Comment cela se traduira-t-il dans les faits ? D'abord, les autorités organisatrices, État et régions, devront publier un avis de pré-information sur l'ouverture à la concurrence de ces deux lignes au Journal officiel de l'Union européenne. Ce document aura pour objectif d'informer les entreprises qui souhaitent candidater pour administrer les lignes en question. Ensuite, d'ici un an, Etat et régions lanceront un appel d'offre pour désigner de nouveaux exploitants, leurs réseaux étant divisés par lots.
Cet appel d'offre sera agrémenté d'un cahier des charges dans lequel l'État indiquera le type de service qu'il souhaite mettre en place et notamment la fréquence des trains. Au bout du compte, État et régions pourront reconduire la SNCF, ou choisir un opérateur alternatif comme le français Transdev ou l'italien Trenitalia. Le voyageur, lui, n'aura pas le choix.
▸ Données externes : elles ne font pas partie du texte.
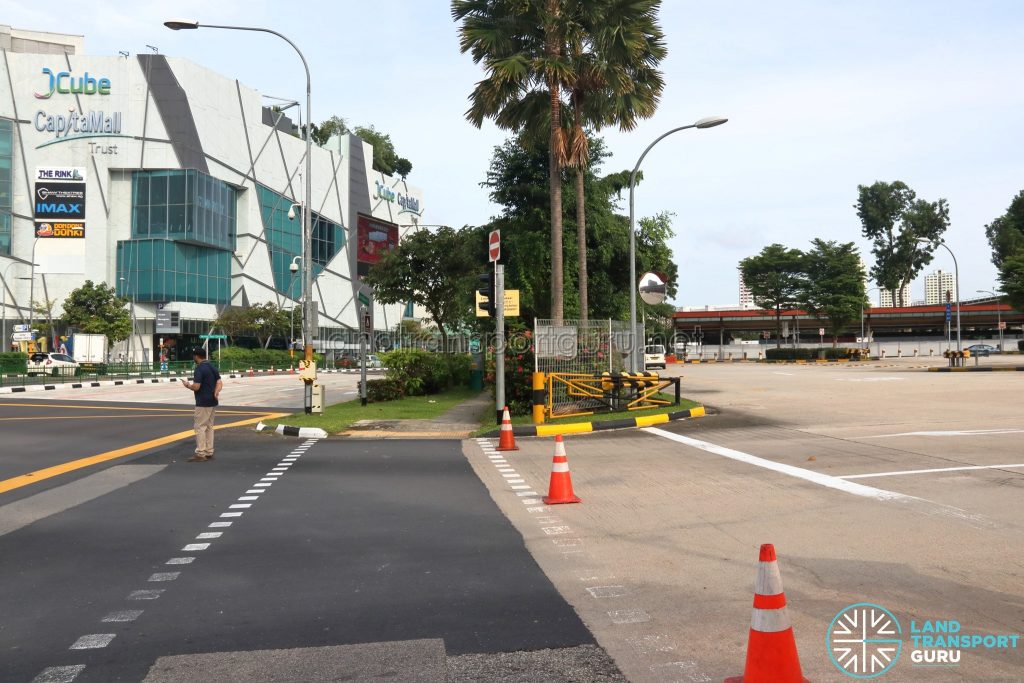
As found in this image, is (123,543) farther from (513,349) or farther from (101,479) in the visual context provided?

Ce n'est qu'à partir de 2022 que le gagnant, la SNCF ou un concurrent, se verra confier les rênes de ces deux lignes.
Proposé en un seul lot, le choix des lignes Nantes-Lyon et Nantes-Bordeaux n'est pas du au hasard : elles viennent de bénéficier d'un renouvellement complet de leurs trains et les travaux prévus sur les parcours devraient être achevés dans trois ans, a expliqué le ministère. La première concerne 387.000 voyageurs par an avec deux allers-retours quotidiens, et la seconde 686.000 voyageurs avec trois allers-retours quotidiens pour un coût de 25 millions d'euros par an supporté par l'Etat.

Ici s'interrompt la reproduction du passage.